Where does the word "Tanzania" show up in the records? Copy every line that has it.
· · ·
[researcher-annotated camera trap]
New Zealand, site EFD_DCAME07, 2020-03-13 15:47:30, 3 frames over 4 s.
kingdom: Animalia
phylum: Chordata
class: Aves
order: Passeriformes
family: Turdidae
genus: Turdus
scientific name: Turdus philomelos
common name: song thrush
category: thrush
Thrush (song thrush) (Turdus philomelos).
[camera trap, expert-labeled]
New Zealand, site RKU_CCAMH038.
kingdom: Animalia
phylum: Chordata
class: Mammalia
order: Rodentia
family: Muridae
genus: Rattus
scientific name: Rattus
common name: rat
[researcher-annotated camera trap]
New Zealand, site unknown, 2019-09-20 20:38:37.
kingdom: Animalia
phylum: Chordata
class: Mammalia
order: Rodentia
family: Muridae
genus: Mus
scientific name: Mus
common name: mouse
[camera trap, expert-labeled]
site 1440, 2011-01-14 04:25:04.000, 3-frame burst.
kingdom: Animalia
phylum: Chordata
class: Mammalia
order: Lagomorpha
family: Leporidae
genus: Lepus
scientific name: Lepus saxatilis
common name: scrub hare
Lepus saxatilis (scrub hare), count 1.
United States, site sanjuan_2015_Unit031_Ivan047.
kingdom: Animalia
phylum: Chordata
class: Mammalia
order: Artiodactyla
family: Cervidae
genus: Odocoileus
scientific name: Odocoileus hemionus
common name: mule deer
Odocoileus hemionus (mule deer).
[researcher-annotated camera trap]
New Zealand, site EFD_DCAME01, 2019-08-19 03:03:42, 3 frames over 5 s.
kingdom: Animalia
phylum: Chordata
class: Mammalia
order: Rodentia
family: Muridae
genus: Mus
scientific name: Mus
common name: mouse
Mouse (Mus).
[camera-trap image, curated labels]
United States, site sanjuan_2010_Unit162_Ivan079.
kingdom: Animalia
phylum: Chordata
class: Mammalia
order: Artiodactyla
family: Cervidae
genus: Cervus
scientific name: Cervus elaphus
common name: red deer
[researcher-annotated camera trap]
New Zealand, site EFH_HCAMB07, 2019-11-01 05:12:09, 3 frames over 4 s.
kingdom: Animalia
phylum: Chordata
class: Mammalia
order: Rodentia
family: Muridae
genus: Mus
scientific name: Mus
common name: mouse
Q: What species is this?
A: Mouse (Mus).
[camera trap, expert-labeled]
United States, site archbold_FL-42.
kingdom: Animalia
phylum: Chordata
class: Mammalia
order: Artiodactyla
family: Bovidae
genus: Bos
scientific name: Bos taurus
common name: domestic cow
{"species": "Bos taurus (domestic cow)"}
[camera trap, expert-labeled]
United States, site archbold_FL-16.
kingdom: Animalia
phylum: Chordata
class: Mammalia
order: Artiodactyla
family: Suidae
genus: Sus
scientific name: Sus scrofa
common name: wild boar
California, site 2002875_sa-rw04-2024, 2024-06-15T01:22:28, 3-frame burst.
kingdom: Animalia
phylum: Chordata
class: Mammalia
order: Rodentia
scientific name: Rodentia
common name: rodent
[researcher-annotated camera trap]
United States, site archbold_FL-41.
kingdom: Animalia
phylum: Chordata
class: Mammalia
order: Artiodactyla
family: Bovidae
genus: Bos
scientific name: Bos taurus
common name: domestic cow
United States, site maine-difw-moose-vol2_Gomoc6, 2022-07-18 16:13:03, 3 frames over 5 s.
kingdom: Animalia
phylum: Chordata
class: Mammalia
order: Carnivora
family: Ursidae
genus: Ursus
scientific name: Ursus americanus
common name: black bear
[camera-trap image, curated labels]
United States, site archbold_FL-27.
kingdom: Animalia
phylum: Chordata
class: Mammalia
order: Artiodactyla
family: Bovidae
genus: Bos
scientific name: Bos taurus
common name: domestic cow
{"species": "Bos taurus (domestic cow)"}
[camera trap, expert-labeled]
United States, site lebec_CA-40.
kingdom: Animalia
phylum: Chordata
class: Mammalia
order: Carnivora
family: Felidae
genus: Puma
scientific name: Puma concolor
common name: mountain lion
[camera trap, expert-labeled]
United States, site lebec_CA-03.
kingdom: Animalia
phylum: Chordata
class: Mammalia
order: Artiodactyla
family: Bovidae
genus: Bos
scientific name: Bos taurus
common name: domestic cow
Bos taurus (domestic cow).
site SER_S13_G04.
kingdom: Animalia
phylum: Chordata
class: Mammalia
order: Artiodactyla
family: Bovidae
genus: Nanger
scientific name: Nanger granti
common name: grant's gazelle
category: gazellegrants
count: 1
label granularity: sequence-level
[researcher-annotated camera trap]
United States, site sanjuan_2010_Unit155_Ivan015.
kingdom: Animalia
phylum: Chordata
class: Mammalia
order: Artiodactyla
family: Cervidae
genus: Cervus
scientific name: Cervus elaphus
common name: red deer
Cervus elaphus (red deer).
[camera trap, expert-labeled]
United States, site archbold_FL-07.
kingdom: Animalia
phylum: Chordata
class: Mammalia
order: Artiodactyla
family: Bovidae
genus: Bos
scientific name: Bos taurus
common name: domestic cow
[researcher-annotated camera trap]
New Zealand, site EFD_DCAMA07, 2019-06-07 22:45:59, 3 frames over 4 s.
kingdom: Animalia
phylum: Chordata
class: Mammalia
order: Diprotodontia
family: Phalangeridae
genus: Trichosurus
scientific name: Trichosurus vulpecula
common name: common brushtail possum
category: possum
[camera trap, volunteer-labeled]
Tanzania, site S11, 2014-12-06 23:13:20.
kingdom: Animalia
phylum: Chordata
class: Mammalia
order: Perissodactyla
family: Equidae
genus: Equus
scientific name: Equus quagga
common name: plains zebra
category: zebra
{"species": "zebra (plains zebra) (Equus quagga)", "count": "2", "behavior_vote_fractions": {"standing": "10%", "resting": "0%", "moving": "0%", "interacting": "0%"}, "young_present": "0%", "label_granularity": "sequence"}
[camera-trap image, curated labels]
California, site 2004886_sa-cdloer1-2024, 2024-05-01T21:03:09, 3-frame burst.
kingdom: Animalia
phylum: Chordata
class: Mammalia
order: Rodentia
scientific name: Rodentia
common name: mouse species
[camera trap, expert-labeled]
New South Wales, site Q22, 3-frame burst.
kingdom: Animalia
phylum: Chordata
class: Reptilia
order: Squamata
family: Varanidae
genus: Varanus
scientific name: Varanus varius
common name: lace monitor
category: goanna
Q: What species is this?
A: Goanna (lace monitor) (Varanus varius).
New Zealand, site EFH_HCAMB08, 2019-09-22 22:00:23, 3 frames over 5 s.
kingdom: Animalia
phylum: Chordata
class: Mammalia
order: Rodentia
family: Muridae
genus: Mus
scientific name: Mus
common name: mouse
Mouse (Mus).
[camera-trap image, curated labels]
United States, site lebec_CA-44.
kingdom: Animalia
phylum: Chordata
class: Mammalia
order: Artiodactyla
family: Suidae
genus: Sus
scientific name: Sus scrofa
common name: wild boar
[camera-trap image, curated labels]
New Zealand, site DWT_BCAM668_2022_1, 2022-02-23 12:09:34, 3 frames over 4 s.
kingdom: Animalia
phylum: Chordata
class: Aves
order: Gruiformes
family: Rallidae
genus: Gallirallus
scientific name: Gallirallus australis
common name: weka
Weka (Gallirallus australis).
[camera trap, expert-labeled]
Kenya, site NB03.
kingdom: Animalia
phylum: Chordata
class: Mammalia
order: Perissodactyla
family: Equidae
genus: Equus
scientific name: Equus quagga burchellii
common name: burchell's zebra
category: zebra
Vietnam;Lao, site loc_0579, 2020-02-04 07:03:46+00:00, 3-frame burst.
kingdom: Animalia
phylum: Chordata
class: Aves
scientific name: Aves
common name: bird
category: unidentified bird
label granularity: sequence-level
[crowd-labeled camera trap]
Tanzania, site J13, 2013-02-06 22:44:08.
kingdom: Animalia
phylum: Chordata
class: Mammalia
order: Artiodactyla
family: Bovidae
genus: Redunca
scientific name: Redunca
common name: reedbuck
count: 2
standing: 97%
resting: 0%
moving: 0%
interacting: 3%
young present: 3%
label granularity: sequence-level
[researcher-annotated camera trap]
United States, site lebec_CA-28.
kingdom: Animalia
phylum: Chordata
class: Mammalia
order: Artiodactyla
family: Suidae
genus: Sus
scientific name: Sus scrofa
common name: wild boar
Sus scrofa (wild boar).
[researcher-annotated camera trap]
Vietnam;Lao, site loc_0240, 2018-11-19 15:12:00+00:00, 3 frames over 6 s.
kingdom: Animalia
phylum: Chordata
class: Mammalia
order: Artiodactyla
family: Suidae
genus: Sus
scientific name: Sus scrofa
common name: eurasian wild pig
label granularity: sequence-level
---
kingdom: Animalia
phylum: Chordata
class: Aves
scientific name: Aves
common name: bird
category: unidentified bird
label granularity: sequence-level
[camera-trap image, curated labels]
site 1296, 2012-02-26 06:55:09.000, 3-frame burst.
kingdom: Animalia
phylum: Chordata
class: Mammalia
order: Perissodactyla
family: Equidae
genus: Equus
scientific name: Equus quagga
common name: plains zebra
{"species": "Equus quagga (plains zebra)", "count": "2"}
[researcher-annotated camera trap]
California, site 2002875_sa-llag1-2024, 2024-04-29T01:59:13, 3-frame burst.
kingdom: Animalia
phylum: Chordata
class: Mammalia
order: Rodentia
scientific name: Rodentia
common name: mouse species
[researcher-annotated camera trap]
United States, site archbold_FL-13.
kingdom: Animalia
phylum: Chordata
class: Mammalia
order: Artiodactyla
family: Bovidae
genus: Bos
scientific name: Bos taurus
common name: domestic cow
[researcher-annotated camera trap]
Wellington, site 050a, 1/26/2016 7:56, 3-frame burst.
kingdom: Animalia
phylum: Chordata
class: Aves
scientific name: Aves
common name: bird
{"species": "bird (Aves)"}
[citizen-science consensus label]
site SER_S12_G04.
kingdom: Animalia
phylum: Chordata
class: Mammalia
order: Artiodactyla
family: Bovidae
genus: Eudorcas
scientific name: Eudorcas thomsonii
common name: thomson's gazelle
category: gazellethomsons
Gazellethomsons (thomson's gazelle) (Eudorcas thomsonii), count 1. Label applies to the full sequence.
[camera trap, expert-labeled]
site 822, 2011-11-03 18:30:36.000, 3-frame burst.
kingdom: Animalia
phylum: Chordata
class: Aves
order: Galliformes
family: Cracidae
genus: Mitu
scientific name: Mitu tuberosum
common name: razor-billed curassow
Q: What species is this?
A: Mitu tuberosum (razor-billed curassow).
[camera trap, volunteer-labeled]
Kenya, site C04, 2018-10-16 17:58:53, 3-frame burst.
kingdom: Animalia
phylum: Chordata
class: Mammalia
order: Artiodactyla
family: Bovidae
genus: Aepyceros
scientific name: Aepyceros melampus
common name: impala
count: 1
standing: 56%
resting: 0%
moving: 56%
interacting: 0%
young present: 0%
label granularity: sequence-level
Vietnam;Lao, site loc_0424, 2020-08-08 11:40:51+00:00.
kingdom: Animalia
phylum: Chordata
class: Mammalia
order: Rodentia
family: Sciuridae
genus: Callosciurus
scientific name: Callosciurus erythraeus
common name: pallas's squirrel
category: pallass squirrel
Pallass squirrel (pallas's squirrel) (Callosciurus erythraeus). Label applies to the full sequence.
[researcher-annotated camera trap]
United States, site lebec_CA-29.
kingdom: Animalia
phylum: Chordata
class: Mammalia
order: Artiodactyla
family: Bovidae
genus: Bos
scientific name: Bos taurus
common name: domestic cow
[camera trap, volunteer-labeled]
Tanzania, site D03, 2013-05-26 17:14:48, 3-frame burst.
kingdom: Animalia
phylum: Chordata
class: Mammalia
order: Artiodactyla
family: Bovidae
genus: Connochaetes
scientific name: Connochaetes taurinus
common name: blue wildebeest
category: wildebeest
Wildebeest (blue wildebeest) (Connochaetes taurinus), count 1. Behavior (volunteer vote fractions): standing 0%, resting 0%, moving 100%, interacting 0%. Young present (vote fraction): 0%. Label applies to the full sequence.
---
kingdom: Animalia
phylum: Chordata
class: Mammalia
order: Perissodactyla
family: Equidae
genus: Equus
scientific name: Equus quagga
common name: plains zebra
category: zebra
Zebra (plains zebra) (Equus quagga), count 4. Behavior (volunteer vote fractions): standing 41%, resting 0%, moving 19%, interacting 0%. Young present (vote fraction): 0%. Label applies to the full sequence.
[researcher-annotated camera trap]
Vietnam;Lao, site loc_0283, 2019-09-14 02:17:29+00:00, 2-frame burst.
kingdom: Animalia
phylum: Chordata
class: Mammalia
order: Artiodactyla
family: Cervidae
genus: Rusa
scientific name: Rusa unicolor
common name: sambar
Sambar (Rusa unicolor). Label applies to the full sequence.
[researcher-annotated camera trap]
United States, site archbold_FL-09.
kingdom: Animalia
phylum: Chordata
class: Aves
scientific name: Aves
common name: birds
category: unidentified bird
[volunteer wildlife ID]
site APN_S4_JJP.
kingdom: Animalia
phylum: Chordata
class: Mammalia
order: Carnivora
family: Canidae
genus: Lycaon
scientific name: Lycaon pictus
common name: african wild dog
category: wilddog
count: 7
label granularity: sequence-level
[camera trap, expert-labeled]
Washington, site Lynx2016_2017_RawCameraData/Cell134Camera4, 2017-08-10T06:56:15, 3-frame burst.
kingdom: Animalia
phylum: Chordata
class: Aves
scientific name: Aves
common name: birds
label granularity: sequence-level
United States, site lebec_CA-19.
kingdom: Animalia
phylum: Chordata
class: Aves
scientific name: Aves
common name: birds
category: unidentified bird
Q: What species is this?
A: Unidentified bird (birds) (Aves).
· · ·
• [RESPONSE AREA]:
Tanzania, site S11, 2014-12-06 23:13:20.
Tanzania, site J13, 2013-02-06 22:44:08.
Tanzania, site D03, 2013-05-26 17:14:48, 3-frame burst.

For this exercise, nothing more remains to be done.